The Hudi Deltastreamer setup achieved data freshness of just a few minutes for most tables and up to two hours for the largest block table. This is a significant improvement over the previous architecture which had end-to-end ingestion times exceeding a full day.
## Results and LLMOps Implications
The infrastructure investment yielded significant returns:
- Net savings of over a million dollars in 2022, with proportionally higher savings in 2023 and 2024
- End-to-end ingestion time reduced from more than a day to minutes for small tables and a couple of hours for large ones
- Re-syncs can be completed within 24 hours without overloading live databases
- The infrastructure enabled the successful rollout of Notion AI features in 2023 and 2024
For LLMOps practitioners, this case study illustrates an important but often overlooked aspect of deploying LLMs in production: the foundational data infrastructure required to support AI features at scale. Key takeaways include:
- RAG systems require robust data pipelines that can handle complex denormalization (like permission data) with freshness guarantees
- Update-heavy workloads common in productivity applications require careful selection of data lake technologies (Hudi vs Iceberg vs Delta Lake)

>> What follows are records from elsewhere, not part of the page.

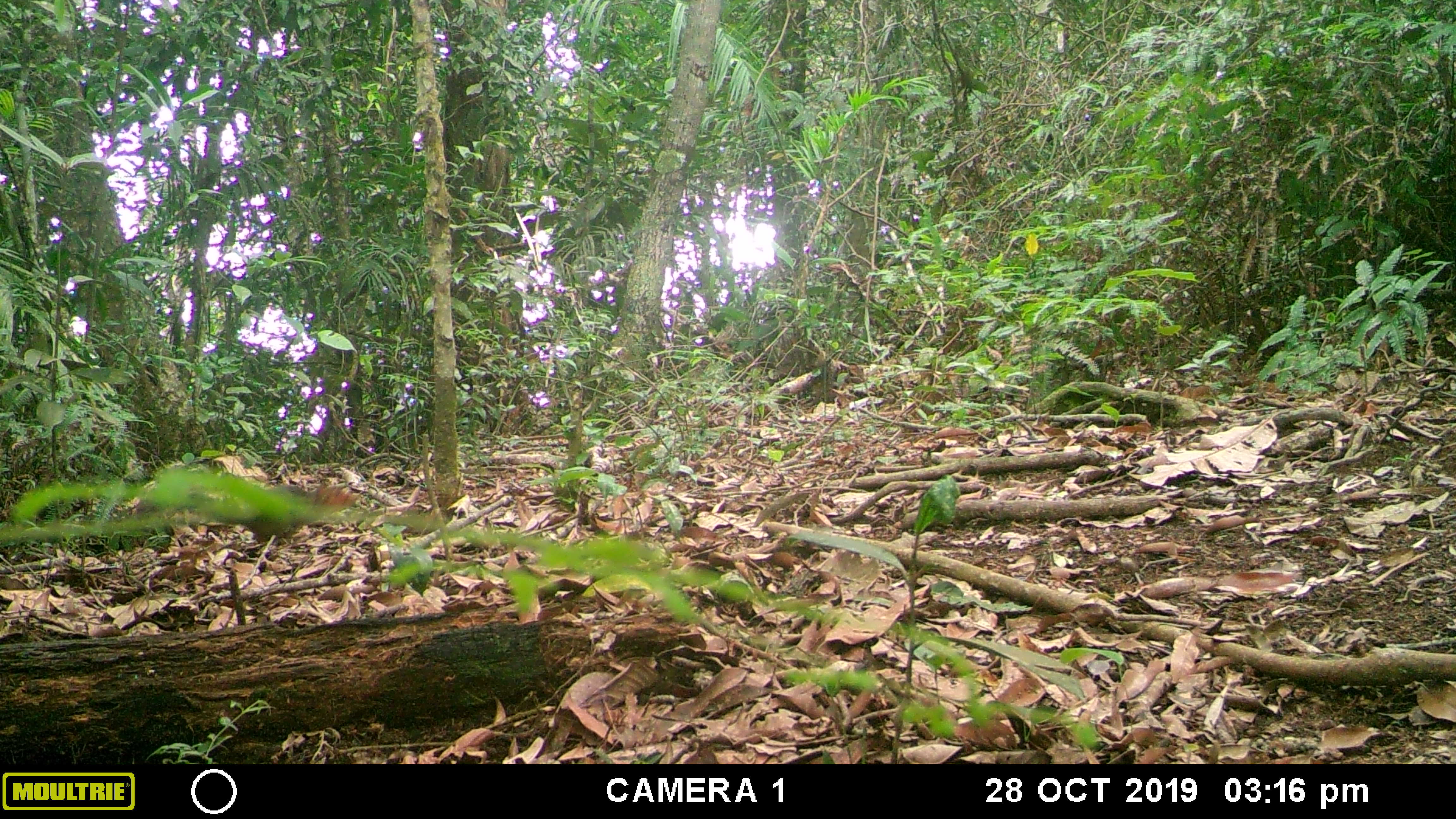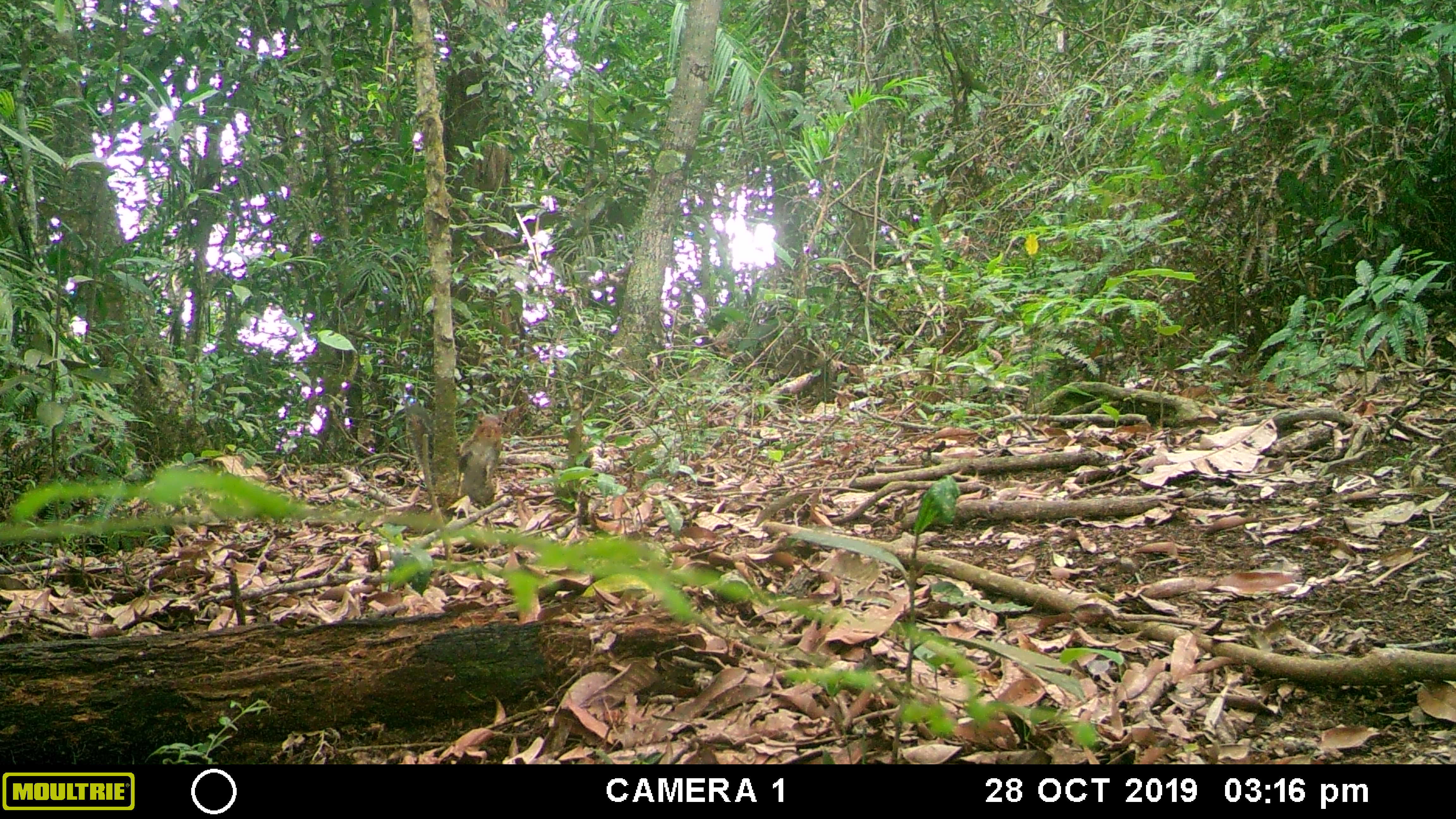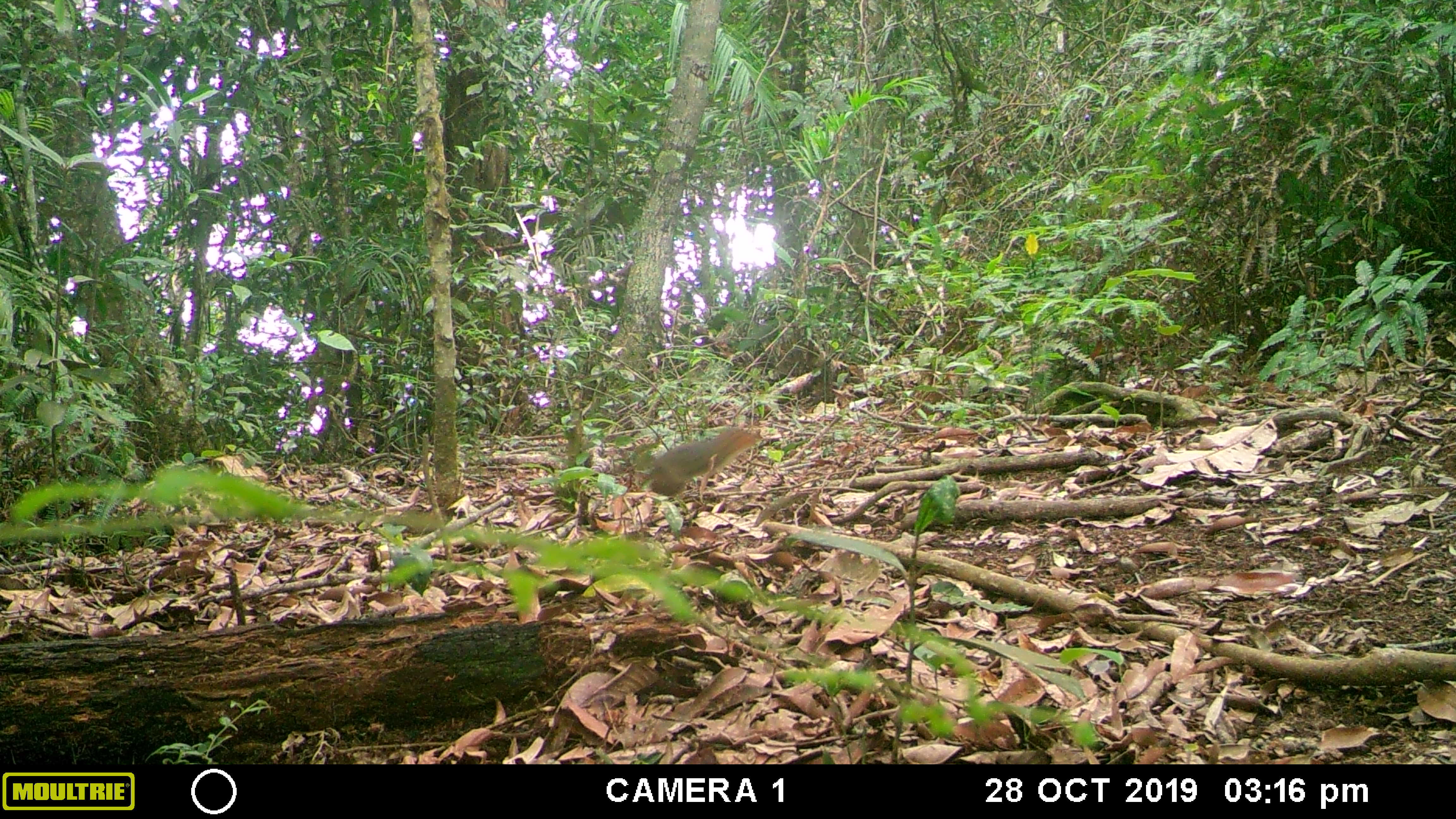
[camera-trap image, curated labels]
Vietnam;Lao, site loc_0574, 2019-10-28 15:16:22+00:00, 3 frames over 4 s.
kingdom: Animalia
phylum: Chordata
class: Mammalia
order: Rodentia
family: Sciuridae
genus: Dremomys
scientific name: Dremomys rufigenis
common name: red-cheeked squirrel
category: red cheeked squirrel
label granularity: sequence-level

- Permission and access control data must flow through to AI systems, requiring expensive tree traversal computations that data warehouses may not handle well
- The time from raw data to AI-ready embeddings needs to be minimized for good user experience
- Vector databases and embedding infrastructure sit downstream of the data lake in the overall architecture
It's worth noting that while Notion presents this as a success story, the case study focuses on infrastructure rather than LLM-specific challenges like prompt engineering, model selection, evaluation, or hallucination management. The "Search and AI Embedding RAG Infra" details promised in the post would presumably cover more LLMOps-specific concerns. Nevertheless, this provides valuable insight into the data engineering foundation required for enterprise-scale AI features.